Abstract
摘要
Kwan-hin Cheung 张群显; Robert S. Bauer 包睿舜
Abstract 摘要
Among Asia’s four major Chinese speech communities of the mainland of China, Taiwan, Hong Kong, and Singapore, Hong Kong distinguishes itself by being predominantly Cantonese speaking in both formal and informal social domains. Here children have traditionally learned to read the standard, complex Chinese characters with their Cantonese pronunciations. A related phenomenon has been the spontaneous development of a nonstandardized, unofficial, and informal written counterpart of spoken Cantonese, which has now become widely used in Hong Kong newspapers, public notices, comic books, novels, play scripts, advertisements, graffiti, etc. This two-part monograph introduces written Cantonese in its Hong Kong context, delineates the conventions on which it is based, describes the authors’ recently completed research project in which a computerized database on the transcription of Cantonese with Chinese characters was compiled, and identifies some of the problems associated with the computer-processing of Cantonese.

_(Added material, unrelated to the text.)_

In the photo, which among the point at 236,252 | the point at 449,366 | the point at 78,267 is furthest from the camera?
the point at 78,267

The unique contribution of the monograph is that it has systematically brought together in one volume 1,095 different Cantonese characters; classified them in three appendices according to their availability in computerized Chinese character sets; listed their computer access codes in the regular Big-5 system and the Hong Kong Supplementary Character Set; Romanized their Cantonese pronunciation (including variant forms); glossed them in English; illustrated their usage; and cited the sources from which the characters have been taken. In addition, for the reader’s ease of reference the three appendices of Cantonese characters have been merged into two lexicons: Lexicon 1 has alphabetized all the Cantonese characters by their Romanized pronunciations; and Lexicon 2 has listed all the Cantonese characters by the traditional numbers of their radicals and stroke counts.